Ian Hogg (Royal Navy Officer) - World War II Service

World War II Service

Ian Hogg was awarded the first of his two DSCs for his efficiency and coolness as a navigator under the trying circumstances of the evacuation of Crete in May and June 1941. The Germans had intended to take Crete with combined airborne and seaborne attacks. Although the Royal Navy was able virtually to annihilate the seaborne component, which carried much equipment in local caïques, the German paratroops — though at great loss to themselves — forced the under-equipped British forces, many of whom were still in shock after being driven out of Greece, into another evacuation.

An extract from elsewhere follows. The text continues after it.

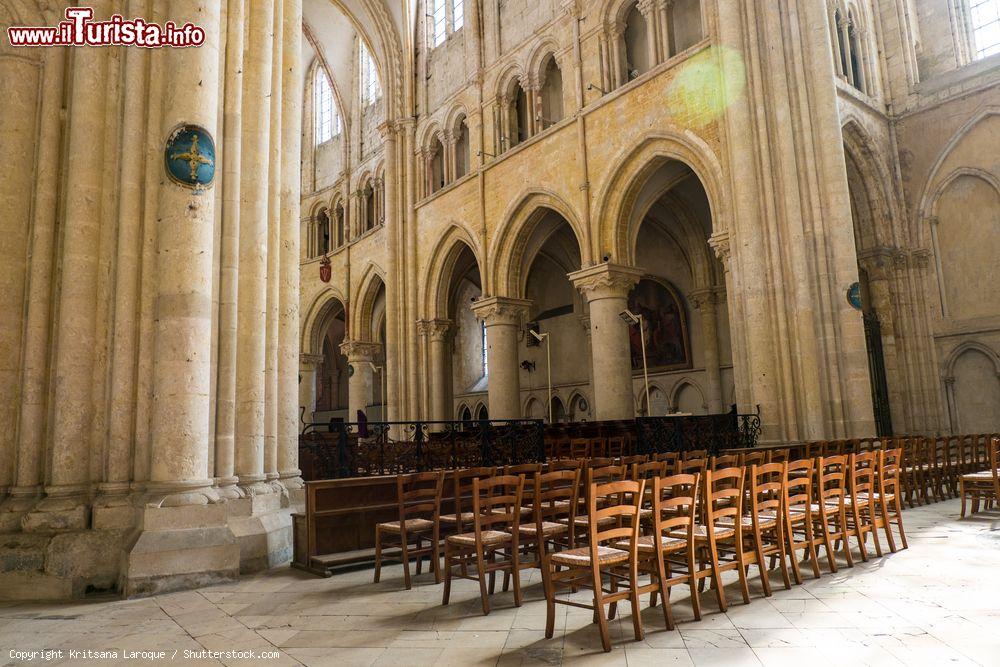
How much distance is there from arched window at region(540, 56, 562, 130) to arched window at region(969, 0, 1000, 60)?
10.3 metres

Air attacks by an almost unopposed and expert Fliegerkorps VIII around Crete cost the British three cruisers and six destroyers sunk, with an aircraft carrier, two battleships, five cruisers and seven destroyers badly damaged, bringing the Mediterranean Fleet almost to breaking point. The Commander-in-Chief, Admiral Andrew Cunningham, was adamant that while ships were replaceable, the reputation of the Royal Navy was not, and that the evacuation of soldiers should continue to the limit. In the event 18,000 troops were rescued.

As the flotilla operations and navigating officer to Captain Stephen Arliss in the Royal Australian Navy destroyer Napier, Hogg was responsible on 28–29 May for organising hazardous feats of navigation on an unlit and badly charted coast near Sfakia in southwest Crete for his ship and the destroyers HMS Nizam, HMS Kelvin and HMS Kandahar. Only two motorboats and four unpowered whalers were available to embark 700 men and, at the same time, land 15,000 badly needed rations for those troops still fighting onshore.

The need to make best use of available darkness required the anchorage for this operation to be perilously close inshore. On 30 May, reduced to only two ships through damage and defects but using abandoned landing craft to supplement these, Napier and Nizam saved more than 1,400 troops. Hogg received praise for his cool, calm and cheerful demeanour and his very good advice when the force came under intensive air attack on 31 May, during which Napier was damaged in the engine room by a near miss.

Hogg stayed with the Napier as the senior staff officer to Captain Arliss, who became the commodore in command of Admiral Somerville’s Eastern Fleet destroyers, based in Ceylon, until early 1944.

As the navigating and signals officer of the cruiser HMS Mauritius in August 1944, Hogg was awarded a second DSC for his outstanding zeal during prolonged and violent night actions against escorted enemy convoys close inshore near La Rochelle and the Ile d'Yeu. His captain remarked that Hogg was “cool, calm and collected and afforded advice that enabled us to take risks which with a less resolute and skilful officer would not have been justified”.

Hogg was known as a very good-looking man. It is recorded that during the war when Mauritius was refitting in Liverpool and a drink was difficult to come by, his companions would always “put Ian into bat first with the barmaid” — with invariably satisfactory results. In 1945 he married Mary Marsden within three months of having met her in Liverpool on a Monday and becoming engaged on the Saturday.